At 08:52 AM 12/09/2002 -0600, Harmon Seaver wrote:
Anyone know anything about Akamai (www.akamai.com, also
akamaitechnologies.com)? I was getting about a zillion hits on my web server
from them this morning. They seem to offer services to gov't agencies according
to their website.
Akamai's been introducing new business models lately,
so perhaps there's something else going on,
but Akamai's basic business model is that they've got
about 10,000 caching servers spread around the net
and they sell caching service to web content providers.

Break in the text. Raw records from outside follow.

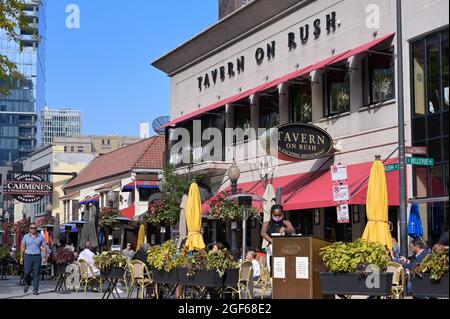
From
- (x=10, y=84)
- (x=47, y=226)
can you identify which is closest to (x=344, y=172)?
(x=10, y=84)

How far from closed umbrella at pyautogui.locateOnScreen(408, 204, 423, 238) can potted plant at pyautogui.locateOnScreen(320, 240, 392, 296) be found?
30.0 feet

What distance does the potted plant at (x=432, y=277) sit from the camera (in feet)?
32.8

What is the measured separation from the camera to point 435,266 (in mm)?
10062

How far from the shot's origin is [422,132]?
20.9 m

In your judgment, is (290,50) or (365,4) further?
(290,50)

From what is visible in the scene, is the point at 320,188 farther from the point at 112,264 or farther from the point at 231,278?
the point at 231,278

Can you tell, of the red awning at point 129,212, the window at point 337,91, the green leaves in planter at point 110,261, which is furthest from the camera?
the red awning at point 129,212

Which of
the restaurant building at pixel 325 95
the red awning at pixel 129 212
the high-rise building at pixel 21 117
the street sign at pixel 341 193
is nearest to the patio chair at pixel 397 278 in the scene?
the street sign at pixel 341 193

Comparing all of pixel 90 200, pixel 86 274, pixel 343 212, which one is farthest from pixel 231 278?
pixel 90 200

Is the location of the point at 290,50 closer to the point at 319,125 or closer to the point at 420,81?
the point at 319,125

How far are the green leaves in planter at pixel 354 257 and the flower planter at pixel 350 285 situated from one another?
10 centimetres

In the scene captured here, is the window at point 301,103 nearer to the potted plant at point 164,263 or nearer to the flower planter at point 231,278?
the potted plant at point 164,263

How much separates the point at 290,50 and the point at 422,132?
25.3 feet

The basic trick is that the content provider replaces their
regular web pages with pages on Akamai servers, and
Akamai uses various DNS and routing tricks to point you
to the nearest Akamai server, so instead of getting
a picture from CNN.com's server in Atlanta on their ISP,
you're getting it from an Akamai server near you
that's either on your ISP or one of their upstreams.
This means that there's typically 30-60ms less propagation delay,
depending on where you and the content provider are,
plus the server capacity scales very well,
so instead of CNN.com needing a huge server which gets
overloaded when there's an interesting event,
Akamai has 10,000 smaller servers which are sharing loads
between their customers, who probably aren't all bursting at once.

There are a lot of variations on this - the content provider
can cache their front page, or just cache the pictures and articles,
and methods for handling dynamic content and banner ads vary.
There are also competing providers, including (insert disclaimers here)
AT&T, Speedera, and whatever's left of Digital Island.
They've got different balances between how many servers they have,
how big they are, and how they find the closest one,
plus what continents they're on.  Some of the companies also provide
servers for corporate intranets as well as the public internet.

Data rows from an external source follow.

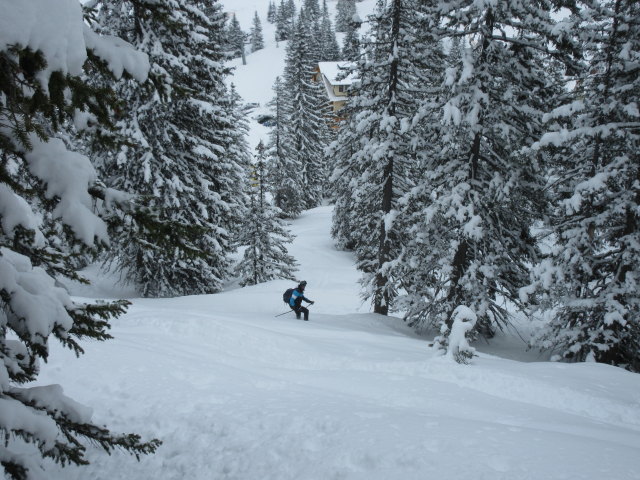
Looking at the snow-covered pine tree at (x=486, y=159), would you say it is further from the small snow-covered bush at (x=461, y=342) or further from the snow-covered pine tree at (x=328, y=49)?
the snow-covered pine tree at (x=328, y=49)

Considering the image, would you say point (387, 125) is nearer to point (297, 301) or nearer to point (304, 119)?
point (297, 301)

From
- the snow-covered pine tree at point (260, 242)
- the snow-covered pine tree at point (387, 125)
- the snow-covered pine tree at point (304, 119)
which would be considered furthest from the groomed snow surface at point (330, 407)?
the snow-covered pine tree at point (304, 119)

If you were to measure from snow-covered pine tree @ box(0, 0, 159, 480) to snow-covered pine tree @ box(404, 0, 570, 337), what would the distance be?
10.1 metres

The original pricing models were pretty simple -
either you pay by the peak data rate,
or you pay by the total gigabytes delivered
(which is more typical for software distribution such as
anti-virus updates.)

None of this explains why they're hitting *your* web site.
Perhaps you've been mentioned in a news story on CNN.com and
their caching servers are sucking in your content?
Perhaps they're doing some kind of search engine,
either for their own use or OEMed to a better-known search engine company?

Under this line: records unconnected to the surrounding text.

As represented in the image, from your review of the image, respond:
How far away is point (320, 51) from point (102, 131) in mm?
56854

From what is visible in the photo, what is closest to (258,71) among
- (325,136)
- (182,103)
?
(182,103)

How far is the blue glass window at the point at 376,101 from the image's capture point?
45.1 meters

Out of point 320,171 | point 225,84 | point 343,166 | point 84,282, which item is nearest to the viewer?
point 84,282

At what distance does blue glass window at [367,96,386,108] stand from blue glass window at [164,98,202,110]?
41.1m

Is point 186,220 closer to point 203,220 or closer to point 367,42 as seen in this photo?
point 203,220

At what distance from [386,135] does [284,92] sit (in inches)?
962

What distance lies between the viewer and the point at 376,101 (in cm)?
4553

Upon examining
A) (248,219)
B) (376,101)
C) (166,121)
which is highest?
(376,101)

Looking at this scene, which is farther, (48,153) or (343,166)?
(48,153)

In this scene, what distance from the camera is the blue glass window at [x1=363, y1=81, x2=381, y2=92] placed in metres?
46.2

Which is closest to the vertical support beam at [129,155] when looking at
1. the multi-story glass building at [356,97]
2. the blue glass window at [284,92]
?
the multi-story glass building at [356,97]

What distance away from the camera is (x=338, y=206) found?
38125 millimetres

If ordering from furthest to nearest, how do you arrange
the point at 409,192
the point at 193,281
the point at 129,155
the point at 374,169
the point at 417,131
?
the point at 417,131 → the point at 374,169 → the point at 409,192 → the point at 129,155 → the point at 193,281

The only government stuff I saw on their website was that they've
sold some service to the USGS (distributing earthquake maps,
which have a really immense demand right after a quake and a
low demand otherwise) and that they've got a GSA Schedule contract,
so government web sites can use their caching and consultants.
There's some hype about continuity of e-government after disasters
and cyberterrrrrorista DDOS attacks, but that's just saying that
if your agency hosts with them instead of doing it yourselves,
it's much more resilient to single-point failures,
plus a DDOS attack by 10,000 zombies causes a lot less damage
to a system of 10,000 servers than to a single server.